For Starmer, the demands of the young, those counted as minorities, and the poor are illegitimate “populism” — these people want something for nothing and don’t understand the tough choices governments have to make. Yet calls for more extreme policing of migration are positioned as entirely reasonable. Starmer and other middle-class elites imagine this is what the “white working class,” “left-behind,” or “Red Wall” want. Clearly, this fails to account for the fact that the better-off hold far more reactionary views than their working-class counterparts. Nevertheless, this fantasy of a backward working class sustains the increasingly authoritarian bent of Starmerism at the expense of those who carried them into power, hoping for the “real change” that was repeatedly promised.

This is a pattern that we see repeatedly in the US. Republicans run up huge deficits in the service of their goal of providing tax cuts to the wealthy, knowing full well that their predicted resulting huge economic growth that will more than pay for those cuts, the supply-side economics fantasy, will never materialize. But when Democrats get into power, they take pride in being ‘sensible’ and ‘responsible’ and tend to try to reduce deficits by cutting programs that actually serve the needs of people rather than increasing taxes. Spending more on the real needs of people and improving public services and getting the wealthy and corporations to pay for them is seen as catering to the big-bad ‘populism’.

Comments

  1. seachange says

    ‘Kamala Harris For The People’

    Yes, Vice President Harris yes she does do this. RN she is being more clear and more specific. This does result in her having to go deep, a strategy you have discussed earlier Mano.

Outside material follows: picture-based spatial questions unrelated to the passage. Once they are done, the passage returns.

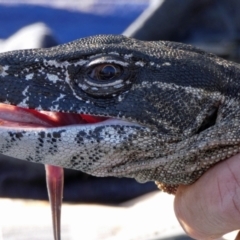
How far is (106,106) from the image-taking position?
52.1 inches

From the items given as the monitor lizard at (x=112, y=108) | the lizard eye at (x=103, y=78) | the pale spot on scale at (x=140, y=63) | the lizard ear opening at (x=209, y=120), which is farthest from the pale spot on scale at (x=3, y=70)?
the lizard ear opening at (x=209, y=120)

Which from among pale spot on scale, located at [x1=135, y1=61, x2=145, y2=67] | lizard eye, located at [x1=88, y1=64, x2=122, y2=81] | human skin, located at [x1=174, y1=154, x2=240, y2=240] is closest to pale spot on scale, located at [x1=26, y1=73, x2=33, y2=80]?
lizard eye, located at [x1=88, y1=64, x2=122, y2=81]

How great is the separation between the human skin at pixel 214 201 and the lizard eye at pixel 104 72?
37 centimetres

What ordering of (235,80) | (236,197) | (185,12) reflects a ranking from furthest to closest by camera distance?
1. (185,12)
2. (236,197)
3. (235,80)

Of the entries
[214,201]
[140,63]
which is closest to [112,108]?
[140,63]

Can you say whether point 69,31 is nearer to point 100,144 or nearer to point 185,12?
point 185,12

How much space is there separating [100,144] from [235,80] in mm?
396

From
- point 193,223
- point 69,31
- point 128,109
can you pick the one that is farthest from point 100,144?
point 69,31

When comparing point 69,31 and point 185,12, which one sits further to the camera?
point 69,31

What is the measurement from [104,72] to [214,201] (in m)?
0.51

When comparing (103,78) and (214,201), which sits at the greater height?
(103,78)

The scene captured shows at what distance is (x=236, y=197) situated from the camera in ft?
5.17

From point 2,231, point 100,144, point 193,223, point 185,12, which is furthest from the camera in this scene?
point 185,12

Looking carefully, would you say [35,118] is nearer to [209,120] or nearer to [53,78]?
[53,78]
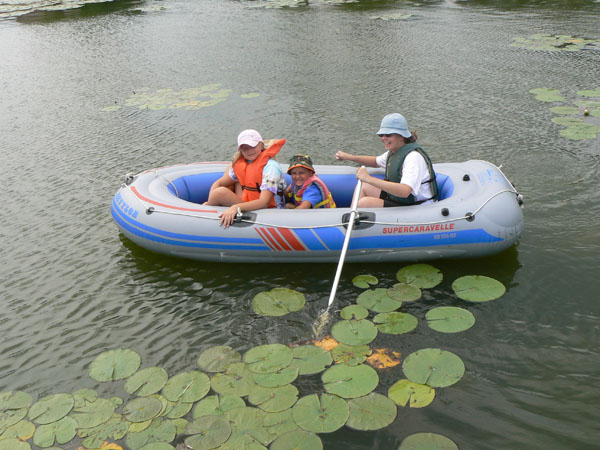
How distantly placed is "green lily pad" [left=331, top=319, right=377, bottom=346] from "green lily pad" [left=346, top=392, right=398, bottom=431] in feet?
1.76

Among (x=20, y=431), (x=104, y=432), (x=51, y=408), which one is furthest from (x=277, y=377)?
(x=20, y=431)

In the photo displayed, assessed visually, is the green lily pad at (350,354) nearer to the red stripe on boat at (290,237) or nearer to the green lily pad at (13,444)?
the red stripe on boat at (290,237)

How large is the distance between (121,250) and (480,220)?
133 inches

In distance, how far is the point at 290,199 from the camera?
5008mm

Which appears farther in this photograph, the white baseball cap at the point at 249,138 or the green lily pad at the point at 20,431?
the white baseball cap at the point at 249,138

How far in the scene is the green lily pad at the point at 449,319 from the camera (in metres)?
3.82

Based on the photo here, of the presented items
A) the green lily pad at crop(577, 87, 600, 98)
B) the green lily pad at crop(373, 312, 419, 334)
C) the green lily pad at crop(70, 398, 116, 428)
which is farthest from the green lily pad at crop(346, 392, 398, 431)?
the green lily pad at crop(577, 87, 600, 98)

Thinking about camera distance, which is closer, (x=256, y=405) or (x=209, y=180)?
(x=256, y=405)

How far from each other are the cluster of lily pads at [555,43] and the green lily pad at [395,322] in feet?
29.0

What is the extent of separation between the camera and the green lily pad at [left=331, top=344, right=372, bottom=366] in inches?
140

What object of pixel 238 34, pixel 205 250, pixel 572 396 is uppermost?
pixel 238 34

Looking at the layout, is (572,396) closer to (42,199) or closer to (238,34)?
(42,199)

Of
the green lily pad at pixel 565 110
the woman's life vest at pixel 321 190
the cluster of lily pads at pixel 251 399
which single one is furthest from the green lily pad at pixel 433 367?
the green lily pad at pixel 565 110

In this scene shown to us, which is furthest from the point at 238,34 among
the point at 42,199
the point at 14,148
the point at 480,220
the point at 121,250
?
the point at 480,220
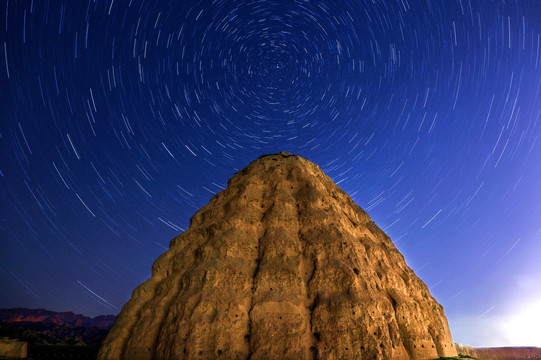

    I was talking to a Unitedkingdomese subject at an internationally famous art museum here in Southern California about a month ago. ( I often wear a kilt in public if the weather is cool enough for it rn it is 66F/19C so yes as I am typing this. And it starts …conversations…) She didn’t ‘get’ the badness of the Senate, the recent Presidents-are-kings ruling, or the Electoral College. Avoiding a Yatesian populism was an ‘of course’ to her.

  2. John Morales says

    For Starmer, the demands of the young, those counted as minorities, and the poor are illegitimate “populism” — these people want something for nothing and don’t understand the tough choices governments have to make.

    I don’t believe this claim, which is just asserted without any evidence, along with others.

    It makes very little sense that he supposedly thinks the demands of the young (specifically, not others groupings) are illegitimate “populism”.

    More to the point, the PM is not a king, but presumably he is being used as a metonym for the Government he leads — but of course parties aren’t members.

    Basically, this is someone’s personal opinion, and it seems rather jaundiced.